Approximately 1 percent of Brazil's 354.8 million hectares of arable land is given over to growing sugar cane for ethanol.

SAO PAULO, Brazil – During the second Ethanol Summit, the Brazilian government defended the ecological relevance of ethanol, claiming its production was a viable alternative to environmentally harmful fossil fuels. Officials also denied that demand for biofuels would raise commodity prices, as some detractors have argued, or that producing fuel with sugar cane and maize would lead to higher food prices.

The summit in Sao Paulo included representatives from the Brazilian government, business figures and international researchers. Prominent guests included former U.S. President Bill Clinton who, according to Estadao, urged Brazil to prove it could produce sustainable ethanol and reduce gas emissions without sacrificing Amazon rainforests to grow sugar cane.

In February the United Nations Food and Agriculture Organisation (FAO) published a report stating “latest forecasts point to further increases in the use of cereals for production of biofuels,” quoted AFP. However, the Inter-American Development Bank (IDB) suggested that this criticism could be disregarded and ruled out that Brazil was dedicating less arable land to food production.
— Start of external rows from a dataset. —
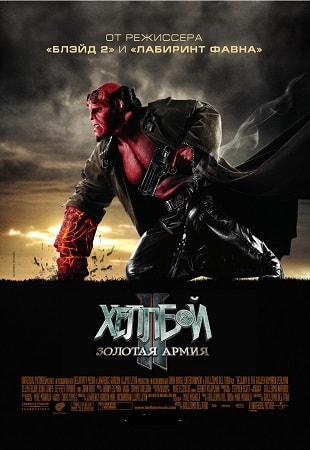 Хеллбой 2: Золотая армия / Hellboy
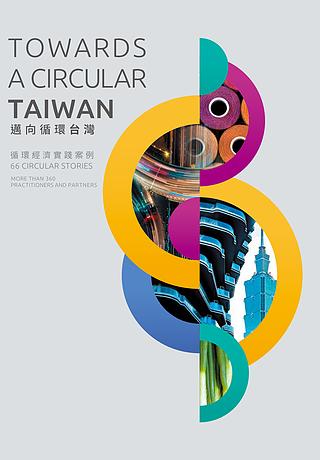 Towards A Circular Taiwan – Circular Economy Case Studies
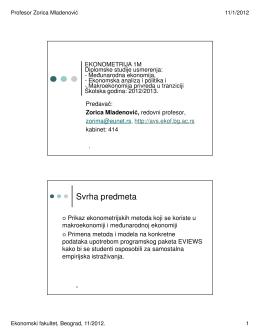 Svrha predmeta - Ekonometrijska analiza vremenskih serija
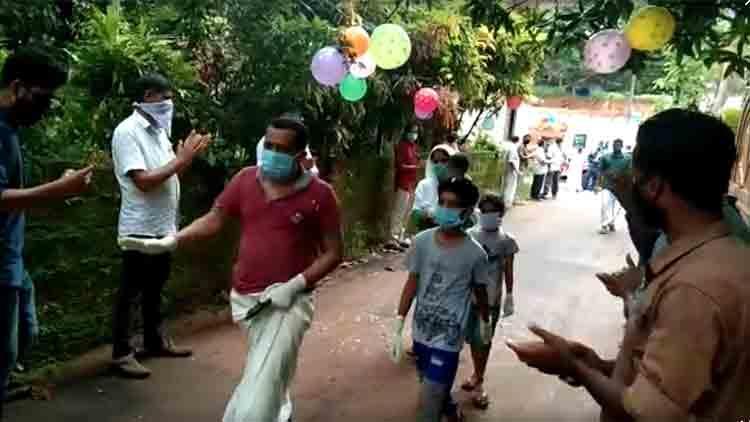 കോവിഡ് മുക്തി നേടിയ കുടുംബത്തെ നെഞ്ചോട് ചേർത്ത് നാട്ടുകാർ -VIDEO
According to EFE, Lula's presidential Chief of Staff Dilma Rousseff said, “Ethanol cannot be the scapegoat for the failure of international organisations, because the production and use of ethanol are not and will not be responsible for the prices of agricultural primary materials”. The IDB’s Vice President for Countries Roberto Vellutini added, “Ethanol production is one of the most efficient industrial processes”.

According to figures published by AFP from Brazil's Sugar Cane Industry Union (Unica), of the 354.8 million hectares of arable land in Brazil, just 1 percent is given over to growing sugar cane, compared to 5.8 percent to soy beans and 3.9 percent to maize.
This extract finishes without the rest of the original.